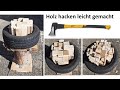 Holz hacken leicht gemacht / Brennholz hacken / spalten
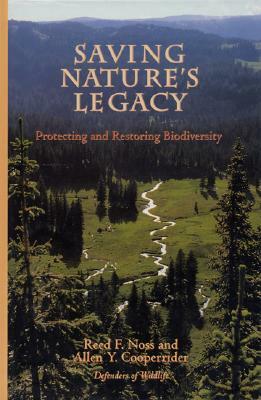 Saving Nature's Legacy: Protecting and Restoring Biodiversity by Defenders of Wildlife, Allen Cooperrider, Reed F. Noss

= = =

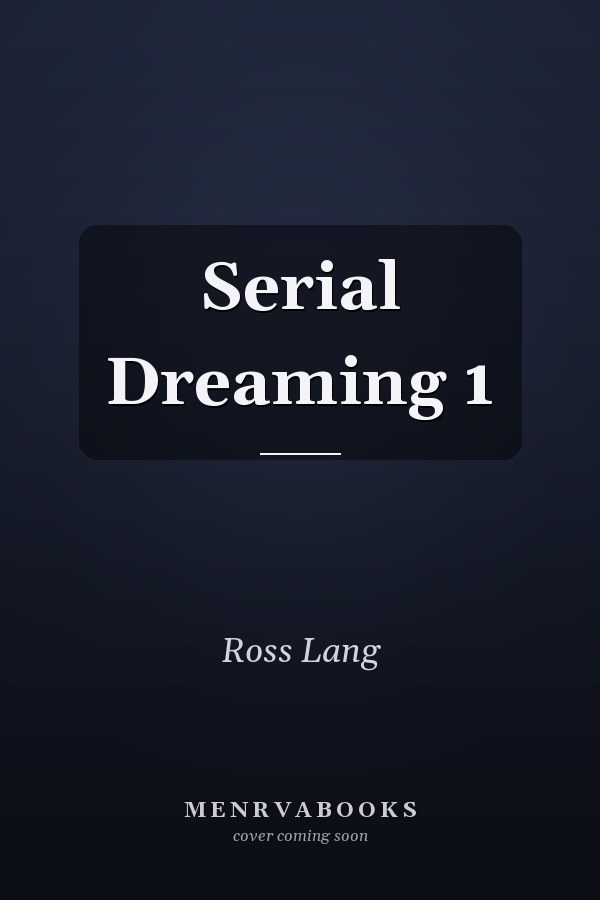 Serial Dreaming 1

= = =

* **WORK INSTRUCTION**
Look above for the line containing "Holz hacken leicht", then write out every line from there down to the line containing "Saving Nature's Legacy: Protecting", that line included, with no pictures.

* **RESULT FOR THIS EXERCISE**
 Holz hacken leicht gemacht / Brennholz hacken / spalten
 Saving Nature's Legacy: Protecting and Restoring Biodiversity by Defenders of Wildlife, Allen Cooperrider, Reed F. Noss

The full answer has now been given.